Nudge unit sells behavioural expertise to Australia

image captionSending personalised text messages has helped boost the payment of court fines

An "innovative" government unit set up by one of David Cameron's closest aides is to start exporting knowledge to Australia.

The "Nudge Unit" advises government on ways to encourage people to change behaviour, without using compulsion.

It claims to have helped increase court fine payments and late tax payments by employing its unusual techniques.

Ministers said the unit had saved taxpayers money and showed the UK was a world leader in behavioural change.

The approach is based on a school of thought that "nudging" people in a certain direction is more productive and cost-effective than trying to change behaviour by banning things or passing regulation.

It was championed by Steve Hilton, a former close aide to Prime Minister David Cameron, who helped establish the Behavioural Insights Team at No 10 after the 2010 general election.

'Global scale'

The government says the unit has identified at least £300m in savings since its launch, which has sparked the interest of the New South Wales government in Australia.

The unit claims to have helped the UK Court Service save £30m a year and reduce bailiff interventions by 150,000 by sending personalised text messages to those with outstanding court fines.

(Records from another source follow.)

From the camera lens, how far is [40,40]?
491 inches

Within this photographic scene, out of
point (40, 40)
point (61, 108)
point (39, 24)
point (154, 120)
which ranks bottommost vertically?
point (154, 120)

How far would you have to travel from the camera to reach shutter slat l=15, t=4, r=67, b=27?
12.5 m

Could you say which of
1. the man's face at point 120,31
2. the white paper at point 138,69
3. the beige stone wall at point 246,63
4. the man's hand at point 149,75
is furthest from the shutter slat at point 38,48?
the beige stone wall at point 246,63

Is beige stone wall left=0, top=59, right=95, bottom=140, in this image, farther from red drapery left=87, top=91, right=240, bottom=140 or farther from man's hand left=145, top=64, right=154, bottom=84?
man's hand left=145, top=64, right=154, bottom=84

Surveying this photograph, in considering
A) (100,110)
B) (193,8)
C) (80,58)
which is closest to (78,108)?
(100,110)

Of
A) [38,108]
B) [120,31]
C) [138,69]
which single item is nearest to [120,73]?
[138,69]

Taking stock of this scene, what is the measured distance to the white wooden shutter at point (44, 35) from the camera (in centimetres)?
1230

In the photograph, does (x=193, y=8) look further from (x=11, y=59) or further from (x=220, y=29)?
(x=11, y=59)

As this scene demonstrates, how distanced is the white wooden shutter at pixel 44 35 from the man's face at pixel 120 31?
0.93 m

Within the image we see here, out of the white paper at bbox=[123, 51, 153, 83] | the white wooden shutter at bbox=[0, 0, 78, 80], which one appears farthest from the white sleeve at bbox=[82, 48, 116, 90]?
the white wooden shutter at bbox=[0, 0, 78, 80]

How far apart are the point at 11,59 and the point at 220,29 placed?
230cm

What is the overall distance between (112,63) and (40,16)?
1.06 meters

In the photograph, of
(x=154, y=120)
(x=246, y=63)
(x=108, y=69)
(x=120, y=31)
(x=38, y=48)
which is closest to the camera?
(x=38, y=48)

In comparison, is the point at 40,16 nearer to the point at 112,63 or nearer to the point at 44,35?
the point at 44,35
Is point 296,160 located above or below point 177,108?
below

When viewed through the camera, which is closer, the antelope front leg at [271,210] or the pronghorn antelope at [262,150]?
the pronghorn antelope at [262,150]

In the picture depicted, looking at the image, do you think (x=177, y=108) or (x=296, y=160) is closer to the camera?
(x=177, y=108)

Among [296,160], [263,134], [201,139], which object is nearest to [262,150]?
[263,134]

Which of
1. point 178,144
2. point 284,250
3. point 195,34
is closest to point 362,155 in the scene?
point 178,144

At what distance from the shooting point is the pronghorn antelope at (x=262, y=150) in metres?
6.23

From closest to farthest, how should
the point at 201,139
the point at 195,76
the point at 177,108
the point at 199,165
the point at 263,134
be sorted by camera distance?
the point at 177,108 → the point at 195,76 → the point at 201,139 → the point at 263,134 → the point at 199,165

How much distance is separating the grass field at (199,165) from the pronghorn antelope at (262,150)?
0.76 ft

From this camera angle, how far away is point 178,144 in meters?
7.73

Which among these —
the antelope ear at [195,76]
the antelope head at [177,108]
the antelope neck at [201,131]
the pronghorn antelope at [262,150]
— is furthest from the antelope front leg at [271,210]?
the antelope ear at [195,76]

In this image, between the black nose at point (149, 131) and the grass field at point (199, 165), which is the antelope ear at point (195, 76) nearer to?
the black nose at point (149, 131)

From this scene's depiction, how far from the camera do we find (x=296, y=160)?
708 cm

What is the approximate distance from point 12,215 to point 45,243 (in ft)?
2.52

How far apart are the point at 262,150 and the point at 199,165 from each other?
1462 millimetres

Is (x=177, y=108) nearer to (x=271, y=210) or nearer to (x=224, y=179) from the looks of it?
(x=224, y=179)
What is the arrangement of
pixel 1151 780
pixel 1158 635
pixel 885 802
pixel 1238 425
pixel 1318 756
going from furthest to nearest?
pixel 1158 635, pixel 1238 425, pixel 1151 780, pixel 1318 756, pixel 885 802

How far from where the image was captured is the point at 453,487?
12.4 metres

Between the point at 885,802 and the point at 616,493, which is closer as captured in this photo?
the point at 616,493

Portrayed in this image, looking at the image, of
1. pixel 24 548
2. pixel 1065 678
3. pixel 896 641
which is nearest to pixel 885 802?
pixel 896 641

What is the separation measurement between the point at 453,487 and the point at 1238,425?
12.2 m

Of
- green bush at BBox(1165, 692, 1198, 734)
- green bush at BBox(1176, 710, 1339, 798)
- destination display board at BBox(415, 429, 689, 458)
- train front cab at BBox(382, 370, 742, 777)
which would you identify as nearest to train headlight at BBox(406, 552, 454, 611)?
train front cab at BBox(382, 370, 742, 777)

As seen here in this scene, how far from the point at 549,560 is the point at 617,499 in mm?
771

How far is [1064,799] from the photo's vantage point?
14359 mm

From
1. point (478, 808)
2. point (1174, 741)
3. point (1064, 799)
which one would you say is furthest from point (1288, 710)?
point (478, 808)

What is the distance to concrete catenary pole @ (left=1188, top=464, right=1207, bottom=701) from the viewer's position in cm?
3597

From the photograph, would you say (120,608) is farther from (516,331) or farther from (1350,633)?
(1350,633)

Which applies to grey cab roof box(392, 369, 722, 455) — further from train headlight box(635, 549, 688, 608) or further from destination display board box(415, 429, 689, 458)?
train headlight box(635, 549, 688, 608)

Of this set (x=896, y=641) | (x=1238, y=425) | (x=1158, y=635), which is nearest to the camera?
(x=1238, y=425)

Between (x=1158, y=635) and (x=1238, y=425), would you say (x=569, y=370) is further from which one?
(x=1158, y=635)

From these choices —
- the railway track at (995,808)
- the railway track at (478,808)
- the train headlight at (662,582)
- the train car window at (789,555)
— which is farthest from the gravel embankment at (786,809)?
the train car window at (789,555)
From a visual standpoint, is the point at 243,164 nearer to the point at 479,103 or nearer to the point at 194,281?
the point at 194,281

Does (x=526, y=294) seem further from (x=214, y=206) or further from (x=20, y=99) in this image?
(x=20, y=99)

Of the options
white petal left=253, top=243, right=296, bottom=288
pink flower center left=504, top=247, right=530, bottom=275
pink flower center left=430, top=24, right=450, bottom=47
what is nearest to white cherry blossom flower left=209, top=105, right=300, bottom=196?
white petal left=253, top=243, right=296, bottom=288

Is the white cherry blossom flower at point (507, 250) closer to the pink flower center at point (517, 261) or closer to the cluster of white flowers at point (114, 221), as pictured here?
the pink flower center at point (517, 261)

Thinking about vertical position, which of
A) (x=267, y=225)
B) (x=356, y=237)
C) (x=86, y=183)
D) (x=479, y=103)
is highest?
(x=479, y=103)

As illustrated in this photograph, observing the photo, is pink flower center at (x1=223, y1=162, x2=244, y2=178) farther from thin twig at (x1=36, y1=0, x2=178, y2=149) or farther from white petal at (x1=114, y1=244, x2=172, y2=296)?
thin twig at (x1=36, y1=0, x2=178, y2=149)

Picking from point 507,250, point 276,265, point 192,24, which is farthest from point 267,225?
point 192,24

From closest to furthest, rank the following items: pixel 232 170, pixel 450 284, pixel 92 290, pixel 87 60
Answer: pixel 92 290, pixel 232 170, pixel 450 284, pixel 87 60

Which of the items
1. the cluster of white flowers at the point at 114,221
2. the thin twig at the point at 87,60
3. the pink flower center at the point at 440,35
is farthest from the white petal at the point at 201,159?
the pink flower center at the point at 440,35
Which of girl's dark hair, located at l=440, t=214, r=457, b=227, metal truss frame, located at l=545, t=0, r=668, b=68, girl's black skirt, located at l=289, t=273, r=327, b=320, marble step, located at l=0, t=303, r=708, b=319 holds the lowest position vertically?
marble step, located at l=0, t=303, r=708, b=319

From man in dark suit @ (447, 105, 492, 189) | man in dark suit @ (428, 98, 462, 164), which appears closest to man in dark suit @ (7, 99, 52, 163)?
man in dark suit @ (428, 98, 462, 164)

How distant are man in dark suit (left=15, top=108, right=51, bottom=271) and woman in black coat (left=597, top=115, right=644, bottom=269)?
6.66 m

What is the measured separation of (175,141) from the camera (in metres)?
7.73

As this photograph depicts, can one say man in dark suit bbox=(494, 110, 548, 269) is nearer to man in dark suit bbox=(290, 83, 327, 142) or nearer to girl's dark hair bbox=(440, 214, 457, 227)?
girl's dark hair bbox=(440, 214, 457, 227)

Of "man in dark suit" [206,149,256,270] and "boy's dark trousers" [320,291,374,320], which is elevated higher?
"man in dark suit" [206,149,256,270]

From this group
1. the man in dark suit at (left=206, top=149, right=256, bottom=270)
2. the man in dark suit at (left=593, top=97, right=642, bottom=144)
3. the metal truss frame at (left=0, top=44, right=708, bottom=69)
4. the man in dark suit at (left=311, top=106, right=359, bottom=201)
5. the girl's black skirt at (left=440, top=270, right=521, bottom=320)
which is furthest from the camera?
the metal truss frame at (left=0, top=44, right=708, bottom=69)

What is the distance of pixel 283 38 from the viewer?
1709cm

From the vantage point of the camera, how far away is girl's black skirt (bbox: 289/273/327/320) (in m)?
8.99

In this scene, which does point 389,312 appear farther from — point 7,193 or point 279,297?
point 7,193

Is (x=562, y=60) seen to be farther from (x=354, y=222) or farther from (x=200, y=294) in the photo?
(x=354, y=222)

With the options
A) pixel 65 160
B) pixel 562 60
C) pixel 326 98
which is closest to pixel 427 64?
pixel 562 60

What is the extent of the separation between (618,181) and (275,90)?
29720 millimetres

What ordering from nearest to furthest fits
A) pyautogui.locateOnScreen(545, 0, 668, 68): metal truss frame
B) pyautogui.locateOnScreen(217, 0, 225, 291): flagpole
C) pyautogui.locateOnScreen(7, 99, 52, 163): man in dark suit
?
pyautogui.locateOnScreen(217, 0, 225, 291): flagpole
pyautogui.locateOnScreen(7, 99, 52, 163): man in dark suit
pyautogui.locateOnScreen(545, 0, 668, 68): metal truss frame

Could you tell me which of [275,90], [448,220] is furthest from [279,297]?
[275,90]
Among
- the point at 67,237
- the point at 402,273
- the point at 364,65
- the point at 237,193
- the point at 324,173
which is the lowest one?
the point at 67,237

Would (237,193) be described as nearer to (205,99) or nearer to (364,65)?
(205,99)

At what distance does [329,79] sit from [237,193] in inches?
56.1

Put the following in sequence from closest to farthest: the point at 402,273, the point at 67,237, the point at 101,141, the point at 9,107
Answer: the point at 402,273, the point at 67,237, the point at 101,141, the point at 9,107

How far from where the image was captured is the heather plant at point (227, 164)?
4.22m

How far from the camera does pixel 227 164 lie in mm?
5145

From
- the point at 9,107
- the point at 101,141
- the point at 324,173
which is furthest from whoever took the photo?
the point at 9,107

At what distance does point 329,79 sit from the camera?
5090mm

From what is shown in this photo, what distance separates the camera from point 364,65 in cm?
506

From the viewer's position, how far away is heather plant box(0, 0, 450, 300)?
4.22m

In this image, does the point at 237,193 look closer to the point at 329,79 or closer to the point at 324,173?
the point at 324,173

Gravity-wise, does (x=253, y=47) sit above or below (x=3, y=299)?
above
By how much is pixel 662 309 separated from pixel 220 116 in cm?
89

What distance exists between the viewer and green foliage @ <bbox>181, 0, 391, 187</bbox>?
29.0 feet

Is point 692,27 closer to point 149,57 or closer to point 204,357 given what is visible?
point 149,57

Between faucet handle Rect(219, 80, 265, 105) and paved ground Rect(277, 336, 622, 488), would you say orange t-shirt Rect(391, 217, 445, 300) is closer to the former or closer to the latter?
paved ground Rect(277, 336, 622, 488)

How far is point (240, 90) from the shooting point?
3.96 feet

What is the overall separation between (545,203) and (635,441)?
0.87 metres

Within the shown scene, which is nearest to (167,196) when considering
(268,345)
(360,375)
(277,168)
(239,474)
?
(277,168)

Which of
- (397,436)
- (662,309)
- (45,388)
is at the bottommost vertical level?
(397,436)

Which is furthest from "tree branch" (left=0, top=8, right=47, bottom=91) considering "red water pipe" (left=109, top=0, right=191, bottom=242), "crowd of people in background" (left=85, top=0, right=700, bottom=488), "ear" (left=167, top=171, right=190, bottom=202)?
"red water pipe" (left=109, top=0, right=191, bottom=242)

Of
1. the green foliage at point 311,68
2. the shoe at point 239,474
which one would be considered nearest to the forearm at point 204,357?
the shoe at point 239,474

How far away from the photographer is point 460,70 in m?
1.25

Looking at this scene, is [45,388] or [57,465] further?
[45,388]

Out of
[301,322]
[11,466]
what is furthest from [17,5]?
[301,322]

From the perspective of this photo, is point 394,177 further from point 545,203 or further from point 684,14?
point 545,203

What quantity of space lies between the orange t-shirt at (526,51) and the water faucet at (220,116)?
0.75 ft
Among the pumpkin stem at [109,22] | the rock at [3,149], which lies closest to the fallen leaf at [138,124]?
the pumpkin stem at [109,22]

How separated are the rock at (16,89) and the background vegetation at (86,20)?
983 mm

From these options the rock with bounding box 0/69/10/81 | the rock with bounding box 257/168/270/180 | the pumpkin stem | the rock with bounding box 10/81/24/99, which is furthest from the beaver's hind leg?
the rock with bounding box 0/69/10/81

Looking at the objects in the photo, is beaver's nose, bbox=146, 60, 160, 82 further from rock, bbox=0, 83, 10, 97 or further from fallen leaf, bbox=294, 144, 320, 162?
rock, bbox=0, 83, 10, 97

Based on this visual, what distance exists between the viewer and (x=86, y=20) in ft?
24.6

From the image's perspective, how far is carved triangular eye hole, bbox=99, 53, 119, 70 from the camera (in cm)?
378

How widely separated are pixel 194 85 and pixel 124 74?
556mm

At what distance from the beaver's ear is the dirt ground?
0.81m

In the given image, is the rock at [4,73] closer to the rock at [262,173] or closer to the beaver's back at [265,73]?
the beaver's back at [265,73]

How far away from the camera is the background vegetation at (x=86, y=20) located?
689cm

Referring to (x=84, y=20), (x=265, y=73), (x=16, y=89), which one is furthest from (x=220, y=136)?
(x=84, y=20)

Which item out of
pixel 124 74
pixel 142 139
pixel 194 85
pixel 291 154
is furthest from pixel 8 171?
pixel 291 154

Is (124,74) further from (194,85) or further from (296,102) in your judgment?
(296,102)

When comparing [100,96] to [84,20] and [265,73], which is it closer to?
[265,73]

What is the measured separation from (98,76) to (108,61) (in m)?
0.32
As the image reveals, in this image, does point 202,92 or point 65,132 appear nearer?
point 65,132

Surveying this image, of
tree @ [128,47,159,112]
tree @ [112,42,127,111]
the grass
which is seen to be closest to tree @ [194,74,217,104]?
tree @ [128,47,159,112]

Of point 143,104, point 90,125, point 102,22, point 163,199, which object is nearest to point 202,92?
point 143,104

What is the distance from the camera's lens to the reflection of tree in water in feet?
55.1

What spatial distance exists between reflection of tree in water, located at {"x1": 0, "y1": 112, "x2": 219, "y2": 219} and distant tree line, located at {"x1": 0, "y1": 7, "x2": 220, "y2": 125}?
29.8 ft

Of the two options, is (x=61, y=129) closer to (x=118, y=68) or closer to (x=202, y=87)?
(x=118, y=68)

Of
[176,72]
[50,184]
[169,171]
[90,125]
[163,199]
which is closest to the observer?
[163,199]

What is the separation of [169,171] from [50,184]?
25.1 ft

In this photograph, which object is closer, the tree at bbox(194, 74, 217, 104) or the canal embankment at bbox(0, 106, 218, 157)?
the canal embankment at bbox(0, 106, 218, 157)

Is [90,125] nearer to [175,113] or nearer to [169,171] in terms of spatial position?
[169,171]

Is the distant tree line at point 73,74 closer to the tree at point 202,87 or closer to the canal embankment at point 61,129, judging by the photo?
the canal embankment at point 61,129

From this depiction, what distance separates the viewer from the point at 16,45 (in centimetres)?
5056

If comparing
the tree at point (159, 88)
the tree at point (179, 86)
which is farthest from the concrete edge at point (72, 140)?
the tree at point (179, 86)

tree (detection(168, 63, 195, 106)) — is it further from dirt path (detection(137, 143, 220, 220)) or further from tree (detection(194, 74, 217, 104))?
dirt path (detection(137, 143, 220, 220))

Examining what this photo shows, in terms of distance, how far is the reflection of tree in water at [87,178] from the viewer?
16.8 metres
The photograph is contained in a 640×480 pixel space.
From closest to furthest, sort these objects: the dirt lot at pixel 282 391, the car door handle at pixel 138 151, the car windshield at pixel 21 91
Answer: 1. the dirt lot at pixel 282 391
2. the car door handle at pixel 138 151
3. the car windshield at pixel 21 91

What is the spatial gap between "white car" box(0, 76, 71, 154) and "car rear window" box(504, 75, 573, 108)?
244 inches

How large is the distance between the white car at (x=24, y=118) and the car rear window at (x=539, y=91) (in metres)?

Telling late tax payers that other people in their town have already paid up has boosted payment rates by 15%, the unit said, generating another £30m in extra revenue.

Grants Shapps, a minister at the Cabinet Office, said: "As a government, we've led the way in this innovative field.

"Behavioural insight is about giving power back to the individual, encouraging them to think about their choices and how those choices will affect them in the long term.

"The work of the unit has improved public services and saved taxpayers' money - so I'm proud that it will be recognised on a global scale."

The Cabinet Office refused to reveal how much the deal with New South Wales is worth.

Chris Eccles, director general of the New South Wales Department for Premier and Cabinet, said: "We're delighted to be working in partnership with the Behavioural Insights Team to promote the greater application of behavioural insights in New South Wales.

"We are enthusiastic about the opportunity to improve service delivery and reduce the impact of regulation by enabling people to make better choices for themselves."

The unit was originally set up for a period of two years. However, it is set to continue after a recent review found it had met its objectives.

The prime minister said the unit should be allowed "greater freedom and flexibilities" to apply its approach within and outside government.